** DIRECTIVES **
A - In the Sowcarpet text, which street is named as the exception to the narrow lanes?
B - Switch "neighborhood" to "district" and write out the Sowcarpet text from "Virtual Walk Through" up to and including "explored by foot.".
C - List the groups of newcomers that the quoted passage in the Sowcarpet text says came to Madras.

Virtual Walk Through Sowcarpet

 

Sowcarpet is often described as Chennai’s “Little North India,” in tourist book style. Bustling and bazaar-like, this old neighborhood is not too far from the city’s iconic Central Station. This area is home to the city’s first Jain temples and shops and eateries that offer north Indian goods and delicacies. The smell of fried snacks and mint-cilantro chutney hangs in the air. Its lanes are narrow, except for Mint Street. This congested commercial area is best explored by foot.

The “sowcar” in the name comes from the Hindi word sahukaar, merchant or native banker, a money lender. In Madras Rediscovered, city historian S. Muthiah writes: “The Ekambareswar Temple became the chief temple of Gujarati weavers who had first settled around Madurai and Tirunelveli in the 11th Century and some of whom, in the 17th Century, moved to the growing entrepot of Madras. They were followed in the late 18th Century by the diamond and silk merchants who gave Sowcarpet its name, and the Kutchi traders. In the 18th and 19th Century came more Gujarati traders, including the Gujarat Parsis who made Royapuram their home. There are over 50,000 Gujaratis in the city whose roots here go back over 300 years.”

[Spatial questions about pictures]
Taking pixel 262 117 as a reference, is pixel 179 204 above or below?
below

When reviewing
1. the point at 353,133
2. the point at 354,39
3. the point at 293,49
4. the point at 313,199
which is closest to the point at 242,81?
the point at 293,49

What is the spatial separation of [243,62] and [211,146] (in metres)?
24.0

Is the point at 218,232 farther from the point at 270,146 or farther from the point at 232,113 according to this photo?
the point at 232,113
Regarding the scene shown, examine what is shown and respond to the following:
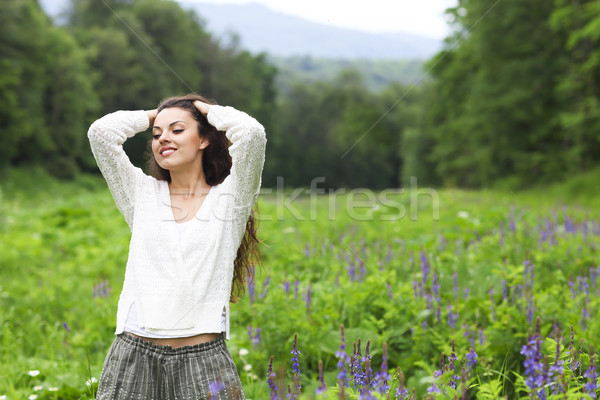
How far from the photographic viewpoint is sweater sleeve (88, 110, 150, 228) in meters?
2.31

** EXERCISE RESULTS **
A - Mint Street

B -
Virtual Walk Through Sowcarpet

 

Sowcarpet is often described as Chennai’s “Little North India,” in tourist book style. Bustling and bazaar-like, this old district is not too far from the city’s iconic Central Station. This area is home to the city’s first Jain temples and shops and eateries that offer north Indian goods and delicacies. The smell of fried snacks and mint-cilantro chutney hangs in the air. Its lanes are narrow, except for Mint Street. This congested commercial area is best explored by foot.

C - Gujarati weavers; diamond and silk merchants; Kutchi traders; more Gujarati traders, including the Gujarat Parsis